1218 斑尾くんは挑む 02
扉から人の気配がしたのに、なかなか入ってこない。
三津は、ぱたぱたとスリッパの音をたてて遠慮なしに扉を開けた。
待合せをしていた絹田だ。今日は牡丹色のようなセーターに茶色のスカートをはいている。

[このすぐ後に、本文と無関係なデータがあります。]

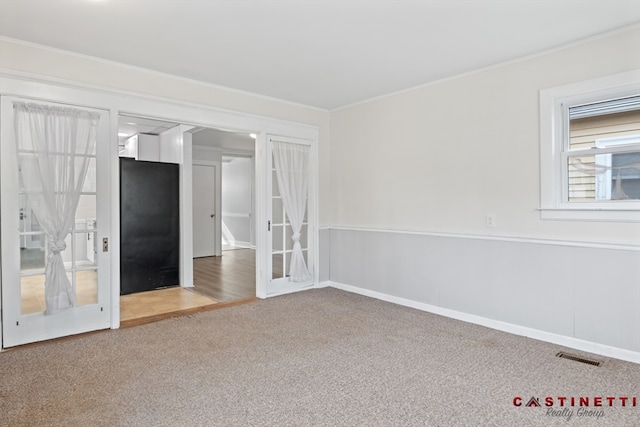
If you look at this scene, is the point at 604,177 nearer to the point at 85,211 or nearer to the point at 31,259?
the point at 85,211

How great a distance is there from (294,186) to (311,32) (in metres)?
2.38

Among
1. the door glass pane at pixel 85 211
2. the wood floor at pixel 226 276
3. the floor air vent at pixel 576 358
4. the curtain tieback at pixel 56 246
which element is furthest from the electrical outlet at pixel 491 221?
the curtain tieback at pixel 56 246

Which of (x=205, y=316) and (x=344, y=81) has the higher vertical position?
(x=344, y=81)

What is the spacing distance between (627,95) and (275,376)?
354cm

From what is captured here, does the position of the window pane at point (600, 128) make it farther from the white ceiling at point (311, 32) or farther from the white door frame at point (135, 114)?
the white door frame at point (135, 114)

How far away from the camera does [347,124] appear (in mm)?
5281

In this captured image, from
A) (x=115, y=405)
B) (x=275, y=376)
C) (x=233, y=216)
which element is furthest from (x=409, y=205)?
(x=233, y=216)

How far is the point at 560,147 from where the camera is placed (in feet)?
10.9

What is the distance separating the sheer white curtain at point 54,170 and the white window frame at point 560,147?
4.21m

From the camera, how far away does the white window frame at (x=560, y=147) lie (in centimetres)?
309

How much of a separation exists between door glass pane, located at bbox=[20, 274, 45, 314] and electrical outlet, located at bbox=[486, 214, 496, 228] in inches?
167

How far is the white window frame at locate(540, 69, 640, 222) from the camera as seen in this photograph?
3.09 metres

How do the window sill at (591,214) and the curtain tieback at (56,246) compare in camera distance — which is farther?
the curtain tieback at (56,246)

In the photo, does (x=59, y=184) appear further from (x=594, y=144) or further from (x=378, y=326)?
(x=594, y=144)
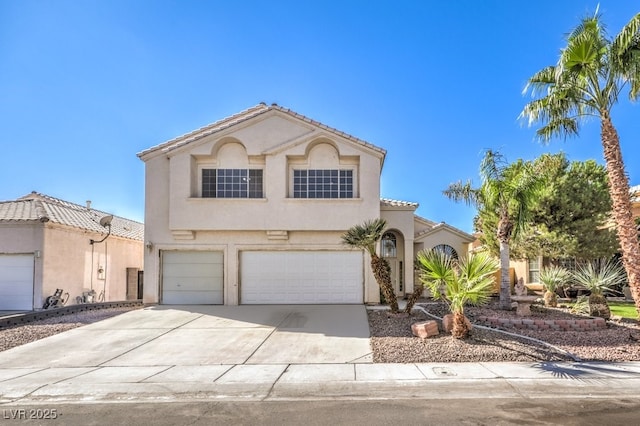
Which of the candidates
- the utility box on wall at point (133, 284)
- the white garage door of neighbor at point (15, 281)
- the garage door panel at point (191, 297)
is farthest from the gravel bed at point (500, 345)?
the utility box on wall at point (133, 284)

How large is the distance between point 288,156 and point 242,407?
39.7ft

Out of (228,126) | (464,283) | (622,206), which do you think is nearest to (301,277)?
(228,126)

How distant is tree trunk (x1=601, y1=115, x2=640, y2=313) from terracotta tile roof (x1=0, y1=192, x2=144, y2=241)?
2016 cm

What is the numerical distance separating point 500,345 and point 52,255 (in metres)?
17.5

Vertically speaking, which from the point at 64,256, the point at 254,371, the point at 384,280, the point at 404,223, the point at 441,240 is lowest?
the point at 254,371

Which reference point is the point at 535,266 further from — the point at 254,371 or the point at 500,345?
the point at 254,371

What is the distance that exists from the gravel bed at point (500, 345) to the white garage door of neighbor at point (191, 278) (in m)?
7.82

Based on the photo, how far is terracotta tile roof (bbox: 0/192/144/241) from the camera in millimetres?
17312

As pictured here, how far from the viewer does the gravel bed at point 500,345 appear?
30.4ft

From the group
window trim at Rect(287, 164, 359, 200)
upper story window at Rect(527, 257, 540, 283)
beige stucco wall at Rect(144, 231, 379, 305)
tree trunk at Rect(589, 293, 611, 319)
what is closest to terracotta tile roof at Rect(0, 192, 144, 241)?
beige stucco wall at Rect(144, 231, 379, 305)

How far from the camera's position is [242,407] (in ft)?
21.7

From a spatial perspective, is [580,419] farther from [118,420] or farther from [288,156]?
[288,156]

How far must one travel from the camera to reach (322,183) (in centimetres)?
1767

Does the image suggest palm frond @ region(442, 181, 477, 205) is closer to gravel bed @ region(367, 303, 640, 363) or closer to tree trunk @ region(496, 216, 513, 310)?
tree trunk @ region(496, 216, 513, 310)
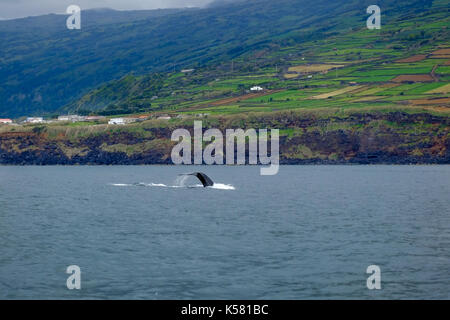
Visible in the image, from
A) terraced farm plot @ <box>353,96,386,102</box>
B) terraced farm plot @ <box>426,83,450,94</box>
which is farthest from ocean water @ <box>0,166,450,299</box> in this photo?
terraced farm plot @ <box>426,83,450,94</box>

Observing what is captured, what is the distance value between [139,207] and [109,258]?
28.4 m

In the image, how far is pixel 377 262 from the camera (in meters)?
35.7

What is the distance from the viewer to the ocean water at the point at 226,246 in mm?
30141

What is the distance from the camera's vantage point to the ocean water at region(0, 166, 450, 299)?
1187 inches

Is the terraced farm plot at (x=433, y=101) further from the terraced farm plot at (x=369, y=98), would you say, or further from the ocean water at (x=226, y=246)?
the ocean water at (x=226, y=246)

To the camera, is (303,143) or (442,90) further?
(442,90)

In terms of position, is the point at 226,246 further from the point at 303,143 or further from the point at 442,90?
the point at 442,90

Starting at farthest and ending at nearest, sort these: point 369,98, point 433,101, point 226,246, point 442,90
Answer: point 369,98
point 442,90
point 433,101
point 226,246

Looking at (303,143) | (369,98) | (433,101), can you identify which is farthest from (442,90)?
(303,143)

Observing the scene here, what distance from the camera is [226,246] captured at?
1609 inches

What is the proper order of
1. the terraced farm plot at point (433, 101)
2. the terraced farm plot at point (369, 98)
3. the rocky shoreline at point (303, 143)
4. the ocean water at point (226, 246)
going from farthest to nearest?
1. the terraced farm plot at point (369, 98)
2. the terraced farm plot at point (433, 101)
3. the rocky shoreline at point (303, 143)
4. the ocean water at point (226, 246)

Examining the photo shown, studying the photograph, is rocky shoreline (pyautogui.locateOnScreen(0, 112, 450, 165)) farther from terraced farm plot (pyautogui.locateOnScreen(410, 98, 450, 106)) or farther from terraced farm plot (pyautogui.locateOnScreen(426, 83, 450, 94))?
terraced farm plot (pyautogui.locateOnScreen(426, 83, 450, 94))

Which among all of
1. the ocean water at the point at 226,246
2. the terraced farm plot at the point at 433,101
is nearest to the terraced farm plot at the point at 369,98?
the terraced farm plot at the point at 433,101
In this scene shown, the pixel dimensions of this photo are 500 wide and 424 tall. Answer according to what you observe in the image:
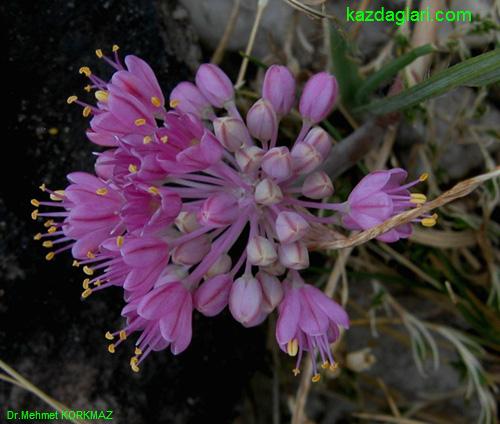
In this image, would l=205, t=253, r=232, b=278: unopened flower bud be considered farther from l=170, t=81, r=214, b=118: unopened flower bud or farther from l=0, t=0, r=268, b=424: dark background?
l=0, t=0, r=268, b=424: dark background

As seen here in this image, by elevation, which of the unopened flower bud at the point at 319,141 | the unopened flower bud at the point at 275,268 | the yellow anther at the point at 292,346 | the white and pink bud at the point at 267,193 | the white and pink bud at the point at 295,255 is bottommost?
Result: the yellow anther at the point at 292,346

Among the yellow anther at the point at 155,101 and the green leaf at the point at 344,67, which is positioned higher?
the yellow anther at the point at 155,101

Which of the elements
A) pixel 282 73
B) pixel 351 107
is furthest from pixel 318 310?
pixel 351 107

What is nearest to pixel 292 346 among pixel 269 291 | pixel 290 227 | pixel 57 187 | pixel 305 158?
pixel 269 291

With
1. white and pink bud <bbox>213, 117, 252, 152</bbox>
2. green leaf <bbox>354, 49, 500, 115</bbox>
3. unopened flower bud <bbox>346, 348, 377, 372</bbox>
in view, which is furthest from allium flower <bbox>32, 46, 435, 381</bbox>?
unopened flower bud <bbox>346, 348, 377, 372</bbox>

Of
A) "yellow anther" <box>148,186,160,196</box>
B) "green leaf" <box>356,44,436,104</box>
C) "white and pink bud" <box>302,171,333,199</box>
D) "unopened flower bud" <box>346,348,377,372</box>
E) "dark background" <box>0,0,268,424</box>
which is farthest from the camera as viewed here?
"unopened flower bud" <box>346,348,377,372</box>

「ああ、それがこの前言ってた、ラズベリー色のセーターかぁ。キャラメルのスカートとよう合うなぁ」
「この色に一目惚れしたんです。奮発しちゃいました」
絹田は照れた顔をしながらも、服を見せるように胸をはった。
仕事柄、流行には詳しいとは思うが、色の感覚は難しい。ただの緑に見えても、ピスタチオやオリーブにライムと予想を越えたバリエーションがある。抹茶オレ色と名付けられているのには理解ができなかった。
俺の存在を忘れた二人の会話がはずんでいる。
「景品いいの見つけられるとええなぁ。遅うなってもいいから、しっかり選んできてな」
「わかりました。頑張ってきます!」
さっき門限は七時だとかぬかしたこと、忘れてんのか。
俺の睨みに気付いた三津は手で口元を隠して笑っている。
絹田は不思議そうに小首をかしげた後、俺の存在を思い出したようだ。あからさまに気まずそうな顔をしている。
「気を付けて行ってきてなぁ」
能天気な声に見送られて、たそがれ荘を出た。